> _Document section_:
You can always fall-back to ucontext if assembly version is not provided.
I think it would be very useful. Because different parts of program may required different contexts and inability to use two of them in same executable is quite problematic.
the problem is that it is unlikely that I can implement fcontext for all platforms and ucontext is not available for some platforms (for instance ARM - I know glibc-ports but you don't have always the possiblity to patch/recompile the C-lib). that means on some systems boost::ucontext<>/boost::fcontext<> may not be available. I've some doubt that this is acceptable.

> _Data shown_:
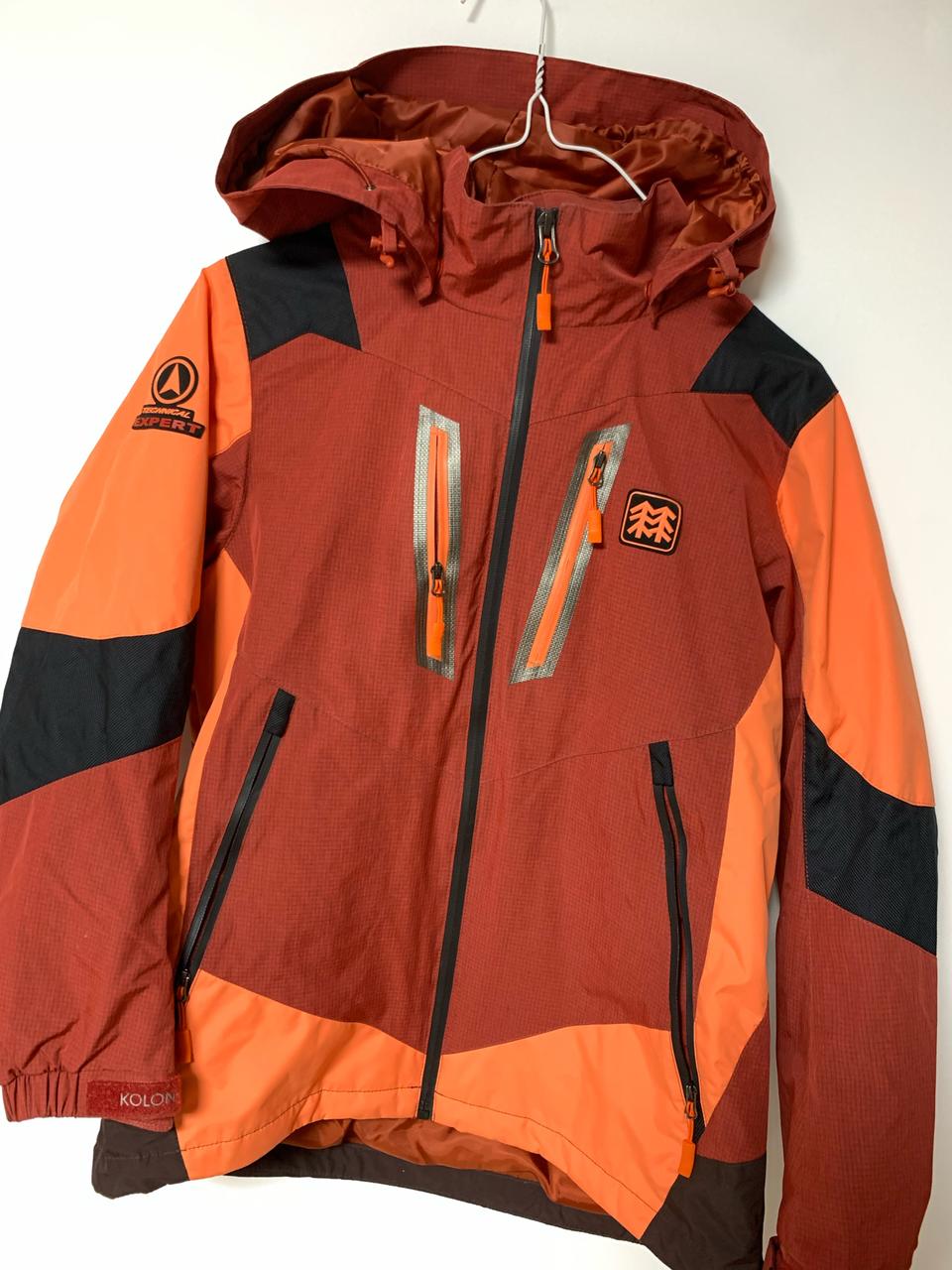 코롱스포츠 바람막이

> _What is being asked_:
Rewrite the stretch of the ucontext and fcontext discussion from "the problem is" through "this is acceptable.", replacing "platforms" with "architectures". The material can be set aside; it is not needed.

> _Solution to this problem_:
the problem is that it is unlikely that I can implement fcontext for all architectures and ucontext is not available for some architectures (for instance ARM - I know glibc-ports but you don't have always the possiblity to patch/recompile the C-lib). that means on some systems boost::ucontext<>/boost::fcontext<> may not be available. I've some doubt that this is acceptable.